Are you on twitter? If that last sentence sounds
like a random set of words with no obvious relationship to one another
then it probably puts you in a, let's say, older age bracket. Twitter is,
and I quote, "a social networking and microblogging service that
allows you answer the question, "What are you doing?" by sending
short text messages 140 characters in length, called "tweets",
to your friends, or "followers."
Now already, I have probably lost some of you
– social networking, microblogging – what's that? Well, it's all about
sending out brief and instant messages over the internet. I don't twitter
myself (can't keep me to 140 characters), but I am on Facebook, I do send
emails and recently, grudgingly, have been known to send texts. Brief
messages sent out into the ether, messages in a bottle, saying, "I am
here. Talk to me". I wonder if some people couldn't use Facebook,
Twitter, MSN, they might feel as though they hardly exist at all, but we
are communicators by nature and in a modern, fast moving and
technologically advanced culture we like our communications to be instant.

Stored data:
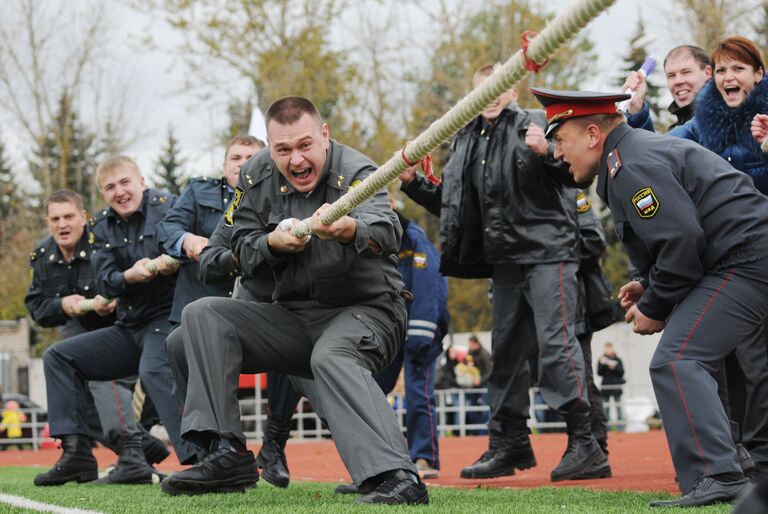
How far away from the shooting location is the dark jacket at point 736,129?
20.1 ft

Short problem 1: For the passage on Twitter, say whether each statement agrees with it, answering yes or no and quoting the words that decide it: (a) The writer uses Twitter. (b) Tweets are described as short text messages 140 characters in length. (c) The writer has never sent a text.
Short problem 2: Please rewrite the passage on Twitter starting at "Now already, I" and ending at "to be instant.", putting "Instagram" in place of "Facebook".
The material plays no part here.

Exercise answer 1:
(a) No: "I don't twitter myself (can't keep me to 140 characters)"
(b) Yes: "short text messages 140 characters in length, called "tweets""
(c) No: "recently, grudgingly, have been known to send texts"

Exercise answer 2:
Now already, I have probably lost some of you
– social networking, microblogging – what's that? Well, it's all about
sending out brief and instant messages over the internet. I don't twitter
myself (can't keep me to 140 characters), but I am on Instagram, I do send
emails and recently, grudgingly, have been known to send texts. Brief
messages sent out into the ether, messages in a bottle, saying, "I am
here. Talk to me". I wonder if some people couldn't use Instagram,
Twitter, MSN, they might feel as though they hardly exist at all, but we
are communicators by nature and in a modern, fast moving and
technologically advanced culture we like our communications to be instant.